Is there a way to schedule containers so that no two containers in a service are within the same failure domain?
For example, I have 3 physical hosts, A, B, C. Each host has 2 VMs, A1, A2, B1, etc that are added as rancher hosts.
Can I create a service with 3 containers and a schedule that guarantees that no two containers are located on VMs running on the same host (i.e. A1, B2, C1)?
What I mean, is that if I create a service with 3 containers, and two of them happen to be on VMs that reside in the same physical host (A1 & A2), that host is a single point of failure that can take down 2/3 of the containers. The same can be said of network switches, server chassis where multiple servers share the same power & control plane, or server racks that share the same power circuit. It would be great if there was a way to spread out the containers in a service to multiple failure domains so there is no single hardware failure that can take down a large portion of the containers.
So on your VMs A1 & A2 define the same host label with value and then set the scheduler to run 1 instance on each host with label XY so you can guarantee that only 1 container spins up per physical host.

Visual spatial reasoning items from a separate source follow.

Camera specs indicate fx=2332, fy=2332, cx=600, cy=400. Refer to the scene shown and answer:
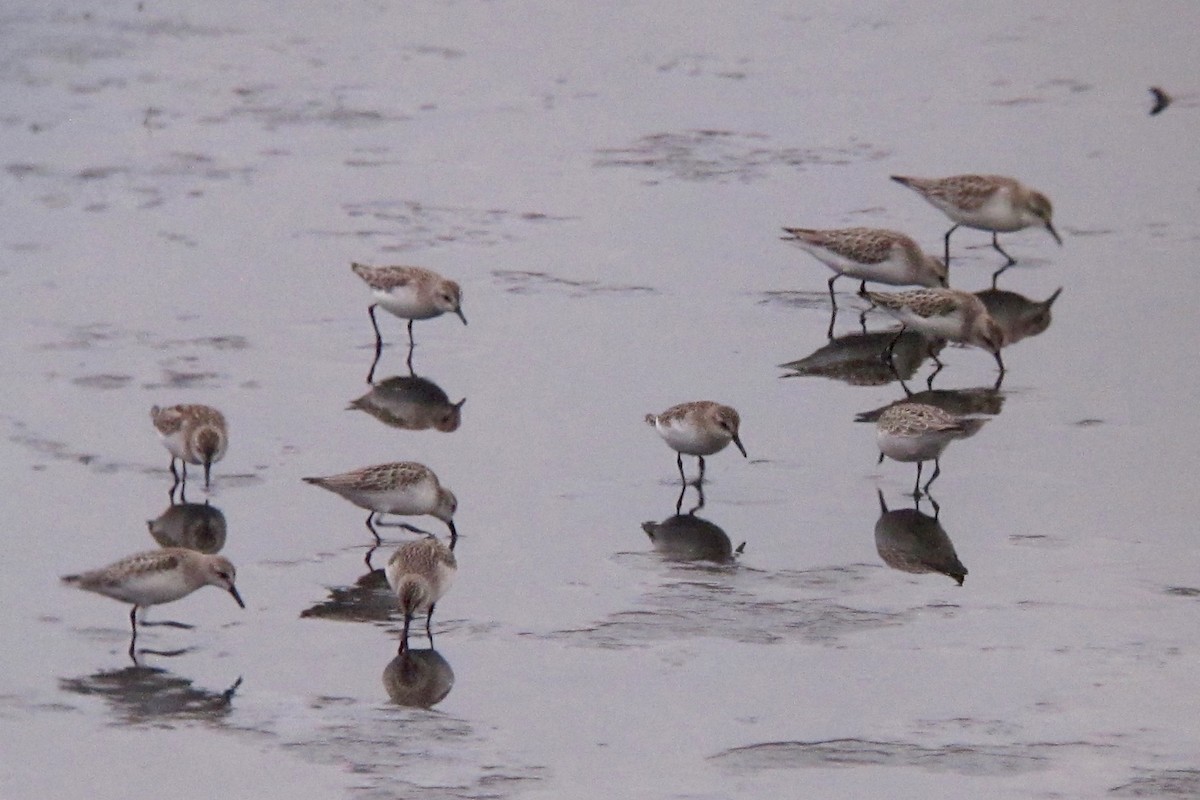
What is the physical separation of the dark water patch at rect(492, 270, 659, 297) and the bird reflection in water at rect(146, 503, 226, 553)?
505 centimetres

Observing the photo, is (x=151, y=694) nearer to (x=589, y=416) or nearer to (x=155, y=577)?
(x=155, y=577)

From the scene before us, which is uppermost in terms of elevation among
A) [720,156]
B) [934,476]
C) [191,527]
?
[720,156]

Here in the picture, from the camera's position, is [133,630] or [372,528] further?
[372,528]

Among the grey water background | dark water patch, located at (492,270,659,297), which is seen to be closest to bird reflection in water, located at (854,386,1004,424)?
the grey water background

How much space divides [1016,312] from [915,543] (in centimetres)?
521

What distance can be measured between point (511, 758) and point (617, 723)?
64 centimetres

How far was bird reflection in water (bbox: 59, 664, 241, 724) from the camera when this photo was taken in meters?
10.8

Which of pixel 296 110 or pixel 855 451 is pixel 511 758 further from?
pixel 296 110

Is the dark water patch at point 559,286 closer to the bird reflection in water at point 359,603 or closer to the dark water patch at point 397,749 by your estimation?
the bird reflection in water at point 359,603

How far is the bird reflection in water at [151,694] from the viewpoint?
10.8 metres

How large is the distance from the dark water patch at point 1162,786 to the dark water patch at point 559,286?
877 cm

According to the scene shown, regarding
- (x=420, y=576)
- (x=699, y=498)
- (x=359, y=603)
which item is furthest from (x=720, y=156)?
(x=420, y=576)

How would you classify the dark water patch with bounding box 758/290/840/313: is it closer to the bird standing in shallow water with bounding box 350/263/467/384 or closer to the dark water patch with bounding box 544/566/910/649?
the bird standing in shallow water with bounding box 350/263/467/384

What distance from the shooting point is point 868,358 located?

Thats my understanding of the scheduler affinity didn’t tried it by myself but i think it is worth it to try it out.
I think the host affinity is the area that is most relevant, but that still wouldn’t solve the problem. My example was a very basic one.
Lets say I have 5 server chassis, and each one has 4 physical servers in it for 20 hosts total. I only want 3 containers in the service, but I want each container to be located on a server in 3 different chassis. Using your method, I would get 5 containers.
I think what is needed is a “unique” condition. On each of the physical servers in a chassis, I can add the same label for chassis=number. Then in the scheduling, I say that the values of the server label “chassis” should/must be unique for all containers in the service.
This way you can have as many failure domains as you want (server, switch, rack, room, datacenter) and you add the appropriate tags to each server, and you can spread out the service containers into many different failure domains.
Afaik you can use the scale parameter in the docker-compose file and set it to 3 - so rancher will bring up only 3 containers on hosts meeting your rules for schedule.affinity
And cause of the scale + affinity.schedule even if 2 are on the same host as soon as this hosts isn’t reachable anymore it should automatically spin up the containers on available hosts meeting the criteria. Thats my understanding for that.